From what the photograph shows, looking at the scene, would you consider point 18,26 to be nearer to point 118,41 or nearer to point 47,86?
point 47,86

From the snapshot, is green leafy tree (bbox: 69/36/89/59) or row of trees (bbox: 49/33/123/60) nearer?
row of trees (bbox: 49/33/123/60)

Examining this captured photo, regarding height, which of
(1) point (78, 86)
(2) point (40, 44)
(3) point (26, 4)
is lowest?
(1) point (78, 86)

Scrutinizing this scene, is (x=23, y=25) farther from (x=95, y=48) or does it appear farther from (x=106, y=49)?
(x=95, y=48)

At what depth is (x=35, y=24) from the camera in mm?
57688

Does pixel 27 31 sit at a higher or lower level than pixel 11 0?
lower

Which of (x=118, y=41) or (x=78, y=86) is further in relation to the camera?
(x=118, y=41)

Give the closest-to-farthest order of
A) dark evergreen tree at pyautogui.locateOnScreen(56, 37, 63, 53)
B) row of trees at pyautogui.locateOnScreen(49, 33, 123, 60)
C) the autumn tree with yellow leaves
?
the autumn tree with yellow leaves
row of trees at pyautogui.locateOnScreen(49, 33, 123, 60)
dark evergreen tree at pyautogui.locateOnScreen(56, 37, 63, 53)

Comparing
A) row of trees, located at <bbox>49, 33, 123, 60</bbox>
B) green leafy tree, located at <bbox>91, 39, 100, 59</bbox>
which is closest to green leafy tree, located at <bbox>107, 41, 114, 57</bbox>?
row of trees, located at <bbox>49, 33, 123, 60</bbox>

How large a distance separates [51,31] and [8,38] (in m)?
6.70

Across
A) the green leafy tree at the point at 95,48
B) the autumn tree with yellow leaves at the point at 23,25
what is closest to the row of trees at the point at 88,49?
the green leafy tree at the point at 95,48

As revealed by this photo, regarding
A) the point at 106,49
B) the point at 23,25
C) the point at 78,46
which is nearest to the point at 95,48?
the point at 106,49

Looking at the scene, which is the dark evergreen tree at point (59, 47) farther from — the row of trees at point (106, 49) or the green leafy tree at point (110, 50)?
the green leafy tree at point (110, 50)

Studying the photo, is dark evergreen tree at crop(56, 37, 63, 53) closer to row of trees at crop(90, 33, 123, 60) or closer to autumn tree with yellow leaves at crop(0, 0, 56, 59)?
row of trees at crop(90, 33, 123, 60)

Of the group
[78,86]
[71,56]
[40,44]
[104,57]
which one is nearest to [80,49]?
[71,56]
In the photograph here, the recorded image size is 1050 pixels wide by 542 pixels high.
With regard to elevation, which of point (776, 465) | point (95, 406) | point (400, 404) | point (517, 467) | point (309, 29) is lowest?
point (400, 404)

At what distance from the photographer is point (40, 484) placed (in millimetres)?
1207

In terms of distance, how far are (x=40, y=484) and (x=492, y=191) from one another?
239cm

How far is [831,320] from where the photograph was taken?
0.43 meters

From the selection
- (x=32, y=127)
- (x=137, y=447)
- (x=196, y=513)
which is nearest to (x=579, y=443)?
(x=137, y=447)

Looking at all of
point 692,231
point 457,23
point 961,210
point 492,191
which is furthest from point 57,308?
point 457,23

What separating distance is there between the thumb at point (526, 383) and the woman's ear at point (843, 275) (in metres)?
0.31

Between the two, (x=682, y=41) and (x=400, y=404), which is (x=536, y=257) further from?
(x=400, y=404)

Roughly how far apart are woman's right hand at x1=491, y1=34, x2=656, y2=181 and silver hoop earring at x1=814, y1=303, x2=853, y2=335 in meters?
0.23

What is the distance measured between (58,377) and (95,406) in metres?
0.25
+--
» What to produce: From the line containing "Looking at all of" down to the last line, reproduce the records exactly. Include both ends.

» The answer:
Looking at all of
point 692,231
point 457,23
point 961,210
point 492,191
which is furthest from point 57,308?
point 457,23

What separating distance is there between the thumb at point (526, 383) and the woman's ear at point (843, 275) (in metres)?
0.31

Between the two, (x=682, y=41) and (x=400, y=404), which is (x=536, y=257) further from?
(x=400, y=404)

Roughly how far apart are woman's right hand at x1=491, y1=34, x2=656, y2=181 and silver hoop earring at x1=814, y1=303, x2=853, y2=335 in meters?
0.23

What is the distance measured between (58,377) and (95,406) in metres?
0.25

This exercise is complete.